* _DIRECTIONS_
The records below are to be written out exactly, with every picture omitted.
Start of Block
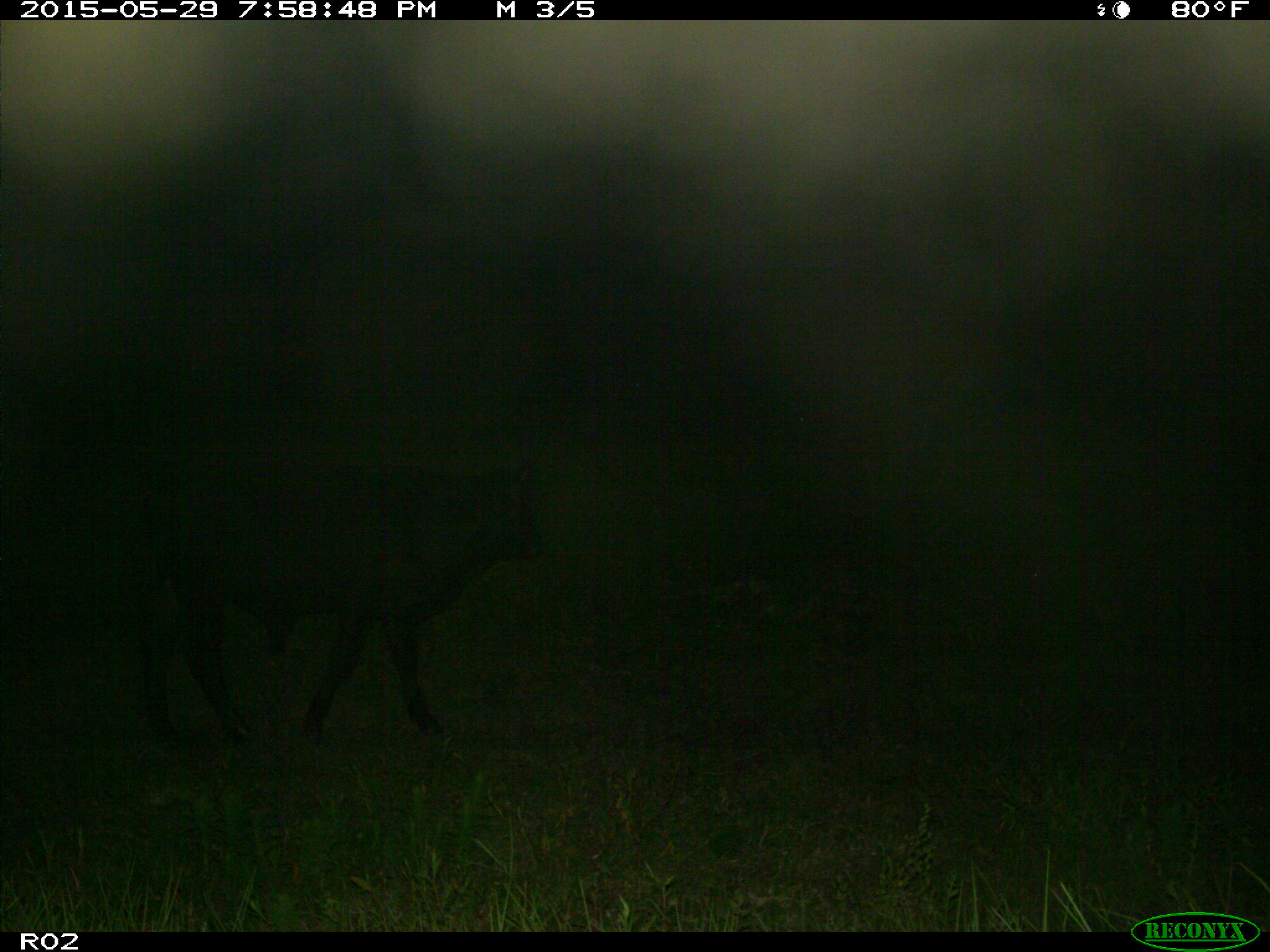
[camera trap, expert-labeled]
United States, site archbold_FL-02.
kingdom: Animalia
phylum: Chordata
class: Mammalia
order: Artiodactyla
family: Bovidae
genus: Bos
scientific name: Bos taurus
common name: domestic cow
Bos taurus (domestic cow).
End of Block
* _ANSWER TO THIS TASK_
[camera trap, expert-labeled]
United States, site archbold_FL-02.
kingdom: Animalia
phylum: Chordata
class: Mammalia
order: Artiodactyla
family: Bovidae
genus: Bos
scientific name: Bos taurus
common name: domestic cow
Bos taurus (domestic cow).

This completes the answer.